Several years ago my wife Shelby and I had an opportunity to meet and have a conversation with Archbishop Desmond Tutu. The one thing she and I most remember is how the archbishop literally glowed with the love of God. The few exceptionally holy people I have known have had that suffusion of glow.
In our gospel pericope (Luke 8:28-36) Jesus has taken his Executive Committee -- Peter, James, and John -- up a mountain for a retreat. There Jesus is transfigured; and the apostles see the glow. The context is Sukkoth, the feast of Booths, in which Jews to this day dine and spend time outdoors in a shelter, a sukkah, as a reminder of the years when the Hebrews of old were camped out in the desert enroute Sinai. Jesus is soon flanked by Moses and Elijah, representing the Law and the Prophets, in fulfillment of the expectation that thsee two ancestors would come to attest to the Messiah in his time. Once again, Luke doesn't quite grasp the meaning of a Jewish practice, thinks the booths are shrines, and, so, has Peter proposing to build three: one for Jesus, one for Moses, and one for Elijah. At that moment there is a theophany, as God speaks out from a cloud, endorsing Jesus as Son and the two spiritual ancestors vanish from sight.
Like Moses in our first reading, we may find ourselves beginning to glow from interaction with God.

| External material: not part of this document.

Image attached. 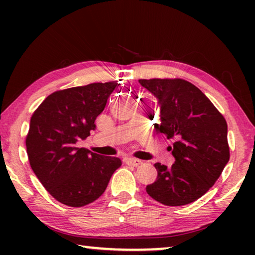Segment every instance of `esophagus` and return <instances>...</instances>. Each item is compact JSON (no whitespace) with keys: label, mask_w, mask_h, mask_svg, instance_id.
Instances as JSON below:
<instances>
[{"label":"esophagus","mask_w":255,"mask_h":255,"mask_svg":"<svg viewBox=\"0 0 255 255\" xmlns=\"http://www.w3.org/2000/svg\"><path fill=\"white\" fill-rule=\"evenodd\" d=\"M127 163H128V165H130V166L137 167V166H139V165H141L142 161H141V160H138V159L128 158V159H127Z\"/></svg>","instance_id":"esophagus-1"}]
</instances>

Opportunities are in Word and Sacrament, prayer and devotions, fasting, confession and meditation -- all that two thousand years of Catholic Christianity offer us. If we see Lent as a time to grow closer to God, we too may hear that divine voice assuring us of the Lordship of Jesus, so that with him and in him we can be transfigured into the people God wants us to be -- aglow with his love.